Mesmo quando a televisão tenta recuperar alguma ambiguidade — como em Troy: Fall of a City (2018), com David Gyasi — a guerra tende a ser enquadrada como narrativa de entretenimento. A Ilíada literária segue outro caminho: não oferece alívio, não fecha feridas, não entrega redenção. Ao ser levada à tela, Troia quase sempre se torna imagem. No livro, ela permanece problema.
A força duradoura da Ilíada — e o mérito da adaptação de Nick McCarty — não está em atualizar a linguagem de um clássico, mas em preservar aquilo que jamais envelhece: as imagens que organizam nossa forma de pensar o mundo. O épico de Homero não sobreviveu porque fala de espadas, muralhas e deuses caprichosos, mas porque nomeou estruturas invisíveis que continuam operando sob novas máscaras.
O calcanhar de Aquiles permanece entre nós sempre que a confiança excessiva se transforma em ponto cego. O cavalo de Troia reaparece toda vez que a ameaça se apresenta como solução, conforto ou progresso inevitável. A flecha que atravessa as argolas continua a nos assombrar na exigência moderna de excelência absoluta — num mundo que cobra precisão sem garantir acesso ao arco.
Mas a Ilíada vai além dessas imagens consagradas. Ela nos lembra que guerras começam antes do primeiro golpe, no território da emoção: na ira de Aquiles, onde o orgulho ferido vale mais que vidas; em Pátroclo, que mostra como a guerra se espalha por contágio, vestindo corpos que não estavam preparados para ela; em Heitor, talvez o mais contemporâneo dos heróis, que luta não para vencer, mas para adiar o fim, sustentando um mundo que já sabe condenado.

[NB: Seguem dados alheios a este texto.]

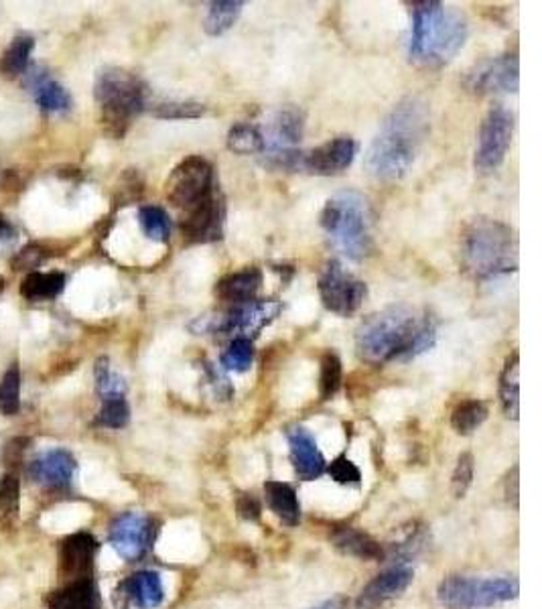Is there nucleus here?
<instances>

Até os deuses da Ilíada continuam entre nós. Não mais com nomes olímpicos, mas como forças abstratas e impessoais — mercados, algoritmos, sistemas — que interferem, favorecem, punem e decidem destinos sem jamais prestar contas. A arbitrariedade divina foi apenas traduzida em linguagem técnica.
Ao reler Troia pelas mãos de McCarty, o leitor moderno percebe algo desconfortável: não avançamos tanto quanto imaginamos. Mudaram as armas, os discursos e as tecnologias, mas os mecanismos do conflito permanecem intactos.
Ainda construímos heróis para depois destruí-los; ainda confundimos honra com vaidade; ainda abrimos os portões quando acreditamos que a guerra terminou.
Talvez por isso a Ilíada continue sendo lida, recontada e reescrita. Não por nostalgia, nem por reverência acadêmica, mas porque ela funciona como um espelho implacável. Um livro que não oferece consolo, apenas reconhecimento.
Troia não caiu em ruínas. Ela se fragmentou e se espalhou — nas cidades, nas instituições, nas empresas, nas relações pessoais, nos conflitos íntimos. E enquanto continuarmos chamando nossas fragilidades de forças, nossas concessões de presentes e nossas exclusões de mérito, continuaremos vivendo dentro de seus muros.
Ler a Ilíada hoje não é revisitar o passado.
É reconhecer o terreno em que ainda estamos pisando.
A Ilíada não encerra a história. Ela a interrompe no momento mais incômodo: quando a guerra termina, mas suas consequências ainda não começaram a ser elaboradas. A continuação desse percurso está em A Odisseia, também atribuída a Homero — um poema menos sobre a guerra em si e mais sobre o que resta dela: o retorno, a errância, a memória, a dificuldade de voltar a ser quem se era.
Se a Ilíada narra a implosão do mundo pela violência, a Odisseia investiga o custo íntimo da sobrevivência. Ler uma sem a outra é compreender apenas metade da experiência. Para quem deseja seguir essa travessia — da batalha ao exílio, da glória ao cansaço — a leitura de A Odisseia é não apenas recomendada, mas necessária.